YOUR GOAL: Beginning with the line that contains "Keystone Features/Getty Images)", transcribe the rest of the listing below exactly, including its last line, and exclude any pictures.

SOURCE DATA:
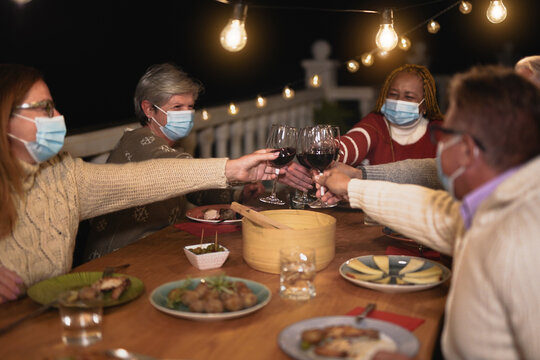 Multiracial senior people celebrate christmas together with dinner outdoor while wearing surgical face mask - Friends cheering with red wine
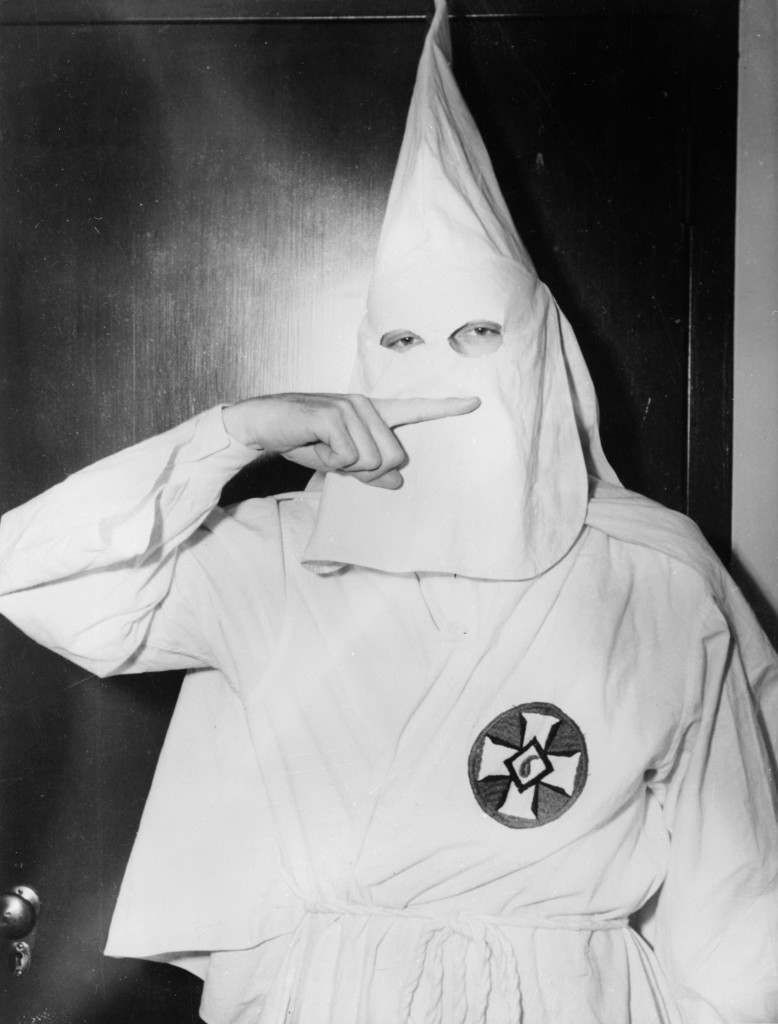February 1947:  Stetson Kennedy, author of the Ku Klux Klan study 'Southern Exposure', posing in the Klan's uniform to illustrate the sign of the cross made before the altar at KKK meetings.  (Photo by Keystone Features/Getty Images)
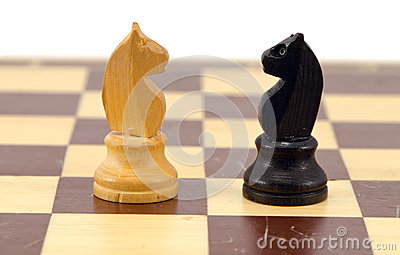 Gold crocodile nut crush tool on chess board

SOLUTION BELOW:
February 1947:  Stetson Kennedy, author of the Ku Klux Klan study 'Southern Exposure', posing in the Klan's uniform to illustrate the sign of the cross made before the altar at KKK meetings.  (Photo by Keystone Features/Getty Images)
 Gold crocodile nut crush tool on chess board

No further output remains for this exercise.